By Debbie Gregory.
One year: that’s the current estimate that American intelligence agencies have given before North Korea has the ability to launch a missile that can reach the continental United States.
Just a few weeks ago, the official estimate stood at about four years. But recent test launches have intelligence experts updating the narrative.

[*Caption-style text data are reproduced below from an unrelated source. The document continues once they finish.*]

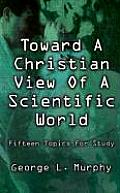 Toward a Christian View of a Scientific World
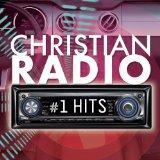 Christian Radio #1 Hits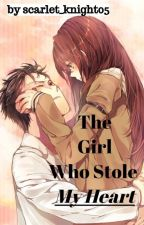The Girl Who Stole My Heart by scarlet_knight05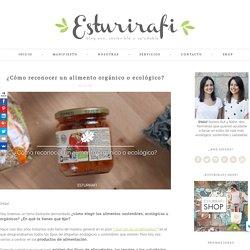 Blog ecológico: ¿Cómo reconocer un alimento orgánico o ecológico?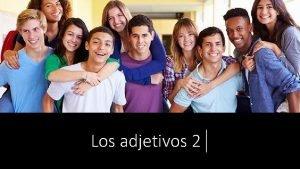 Los adjetivos 2 Repaso To make words plural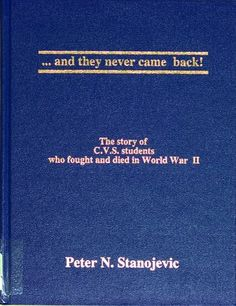 ...and they never came back! : the story of C.V.S. students who fought and died in World War II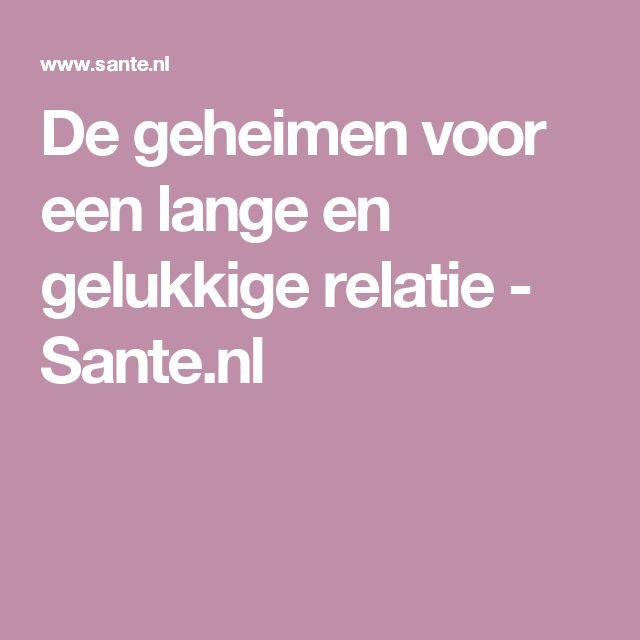 De geheimen voor een lange en gelukkige relatie - Sante.nl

Pyongyang has carried out 12 missile tests since February and conducted its first test of an ICBM on July 4 — which it says could reach “anywhere in the world.”
Most recently, on July 28th, North Korea’s leader Kim Jung-un tested an intercontinental ballistic missile that appears to have the range to hit major U.S. cities, according to the experts.
The missile launch from Mupyong-ni flew about 45 minutes, going 3,700 kilometers (2,300 miles) high and for a distance of 1,000 kilometers (621 miles).
If the missile trajectory had been flattened, it could have reached Los Angeles, Denver and Chicago, depending on how heavy a payload the missile was carrying in its warhead; the heavier the payload, the shorter the range.
In a recent statement, Scott Bray, a spokesperson for the Office of the Director of National Intelligence said, “North Korea’s recent test of an intercontinental range ballistic missile — which was not a surprise to the Intelligence Community — is one of the milestones that we have expected would help refine our timeline and judgments on the threats that Kim Jong Un poses to the continental United States.”
Condemning the missile launch, President Trump said the United States would act to ensure its security.
“Threatening the world, these weapons and tests further isolate North Korea, weaken its economy and deprive its people,” Trump said in a written statement. “The United States will take all necessary steps to ensure the security of the American homeland and protect our allies in the region.”